>> START Provided passage

There’s a lot for Alabama to be ashamed about these days — and we’re not just talking about a history of state-sanctioned bigotry that reached its apex under the infamous George Wallace. From the presence of disgraced jurist-turned-senator Jeff Sessions as U.S. Attorney General under the Trump regime, to the current occupant of the White House’s race-baiting against Black athletes for their protests against police brutality to the cheers of a crowd at an event in Huntsville, to Tuesday’s election of the twice-remove jurist Roy Moore, an avowed bigot against Muslims and gay people, as the Republican nominee for Session’s former senate seat, there is little about which citizens of the Yellowhammer State can take any pride.
But Alabama’s biggest shame lies with its public education systems. Already among the worst-performing among the generally low-performing super-clusters within American public education, Alabama’s districts seem bent on suspending and arresting as many Black children as possible. That’s the only conclusion that can be reached from a Dropout Nation analysis of data submitted by the state to the U.S. Department of Education.

>> END Provided passage

Reproduce the passage on Alabama verbatim, starting at "There’s a lot" and ending at "take any pride.".

>> START Extracted material

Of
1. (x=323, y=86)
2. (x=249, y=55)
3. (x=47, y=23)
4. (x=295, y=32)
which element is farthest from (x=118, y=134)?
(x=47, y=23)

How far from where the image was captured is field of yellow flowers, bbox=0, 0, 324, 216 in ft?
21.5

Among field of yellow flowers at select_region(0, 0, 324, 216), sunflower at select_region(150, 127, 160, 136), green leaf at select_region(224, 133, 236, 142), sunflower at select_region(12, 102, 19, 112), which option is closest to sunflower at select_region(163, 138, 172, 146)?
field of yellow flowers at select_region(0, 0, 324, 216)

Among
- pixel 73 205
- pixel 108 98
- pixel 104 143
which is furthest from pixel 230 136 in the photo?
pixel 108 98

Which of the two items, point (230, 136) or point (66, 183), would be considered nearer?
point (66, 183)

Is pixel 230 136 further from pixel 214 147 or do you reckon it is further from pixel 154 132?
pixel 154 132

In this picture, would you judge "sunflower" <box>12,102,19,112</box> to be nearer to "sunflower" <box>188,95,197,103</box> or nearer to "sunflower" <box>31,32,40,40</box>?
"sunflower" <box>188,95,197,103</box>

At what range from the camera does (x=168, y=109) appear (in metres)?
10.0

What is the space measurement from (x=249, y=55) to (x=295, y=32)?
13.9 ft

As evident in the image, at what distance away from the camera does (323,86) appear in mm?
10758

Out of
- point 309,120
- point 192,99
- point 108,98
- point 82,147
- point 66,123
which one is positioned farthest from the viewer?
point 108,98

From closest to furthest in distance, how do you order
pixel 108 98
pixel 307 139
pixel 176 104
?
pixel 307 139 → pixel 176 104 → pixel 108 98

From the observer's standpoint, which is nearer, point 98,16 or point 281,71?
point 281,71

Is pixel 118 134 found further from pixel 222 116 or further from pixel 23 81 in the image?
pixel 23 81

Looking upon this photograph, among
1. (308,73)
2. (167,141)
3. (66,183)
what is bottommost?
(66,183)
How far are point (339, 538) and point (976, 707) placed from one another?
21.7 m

>> END Extracted material

Written response -
There’s a lot for Alabama to be ashamed about these days — and we’re not just talking about a history of state-sanctioned bigotry that reached its apex under the infamous George Wallace. From the presence of disgraced jurist-turned-senator Jeff Sessions as U.S. Attorney General under the Trump regime, to the current occupant of the White House’s race-baiting against Black athletes for their protests against police brutality to the cheers of a crowd at an event in Huntsville, to Tuesday’s election of the twice-remove jurist Roy Moore, an avowed bigot against Muslims and gay people, as the Republican nominee for Session’s former senate seat, there is little about which citizens of the Yellowhammer State can take any pride.